Voilà un ouvrage bien américain. Il est imprégné jusqu’au bout des ongles de ces deux ressorts « bien de chez eux »: le « politically correct » et le « programme ».
Au demeurant, pourtant, cela peut sembler sympathique. L’auteur commence par une critique en règle d’une certaine société de consommation. Certes, on a le réflexe de penser à ces dizaines de millions d’américains vivant en dessous du seuil de pauvreté. Mais les réflexes dénoncés ici ne sont pas limités aux seules couches moyennes. Qu’on en juge: l’attrait de la mode qui fait acheter de la « marque », le commerce florissant du jouet alimenté par cette manie qui veut que pour aimer son enfant il faut le noyer, le submerger de jeux dernier cri, la difficulté à lui dire non et à le confronter à la frustration, la razzia des jeux vidéo sur les économies domestiques, la montée de la violence dans le sport, ... Le constat ainsi fait d’une certaine déliquescence, reste la réaction possible. Ici, on n’évite pas quelques relans un peu « réacs »: l’auteur invoque avec nostalgie le « bon vieux temps » où les enfants écoutaient au lieu de parler et regrette ce présent où « nous sommes littéralement obsédés par le bonheur de nos enfants ». Derrière la dénonciation de l’amalgame dans le rôle de chacun, de l’importance prise par l’avoir sur l’être, de la surprotection qui ne prépare pas toujours à affronter la vie se profile cette idéologie du « politically correct » qui fait tant de ravages aux States. Sorte de nouvelle morale définissant la bonne conduite et le comportement acceptable, cette norme sert de référence pour juger de votre qualité d’individu et de citoyen.
Dans la plus pure tradition comportementaliste, Fred G. Gosman nous propose alors un « programme », sorte de menu des réjouissances permettant de restaurer la situation. Mais, en fait, ce programme se résume surtout à un article: la réhabilitation de la récompense et surtout de la punition pour renforcer les bons comportements et chasser les mauvais.
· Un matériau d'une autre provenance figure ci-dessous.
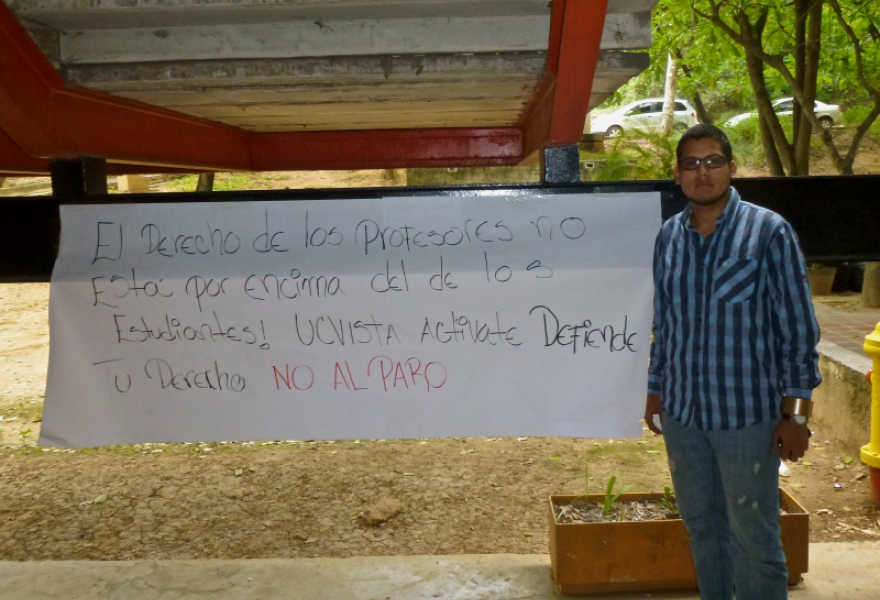 "Education student Jhonatan Sayago put up posters against the strike at the UCV. ""The strike is not a legitimate way for the professors to demand their rights,"" he said, ""because they're violating ours"" (Sascha Bercovitch/ Venezuelanalysis.com)"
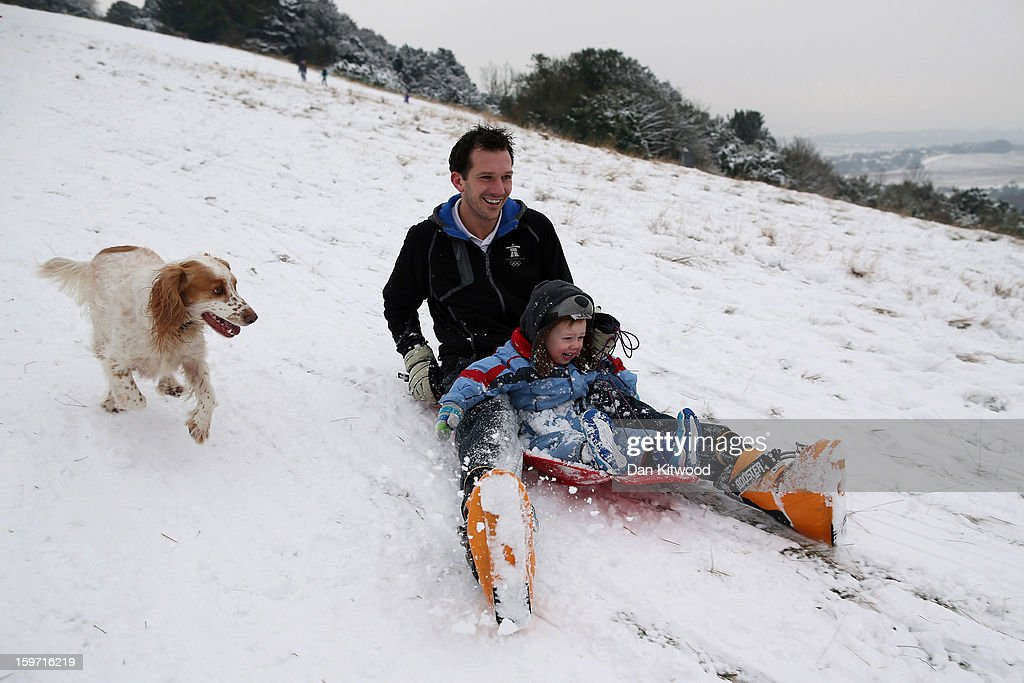 Families sledge down Box Hill on January 19, 2013 in Dorking, United Kingdom. Heavy snow around the UK caused hundreds of flight cancelations at Heathrow, with more travel disruptions expected during a snowy weekend. Approximately 3,000 schools were closed in England, Wales and Scotland.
La punition doit être sévère, codifiée d’avance,significative, efficace (haut pouvoir de nuisance pour l’enfant), immédiate, non sujette à amnistie et applicable quelques soient les remords parentaux. On a même droit pour le même prix à la liste des attitudes tombant sous le coup du traitement préconisé.
Il est évident que la sanction comme la valorisation font partie de la dynamique éducative, mais à côté de bien d’autres ressorts que sont le dialogue, l’autonomisation, la responsabilisation, la confiance, l’empathie, la verbalisation, la recherche de la signification réelle de l’acte posé, etc ... Eduquer n’est pas aussi simple que monter une mayonnaise: il ne suffit pas de battre en utilisant trois ingrédients.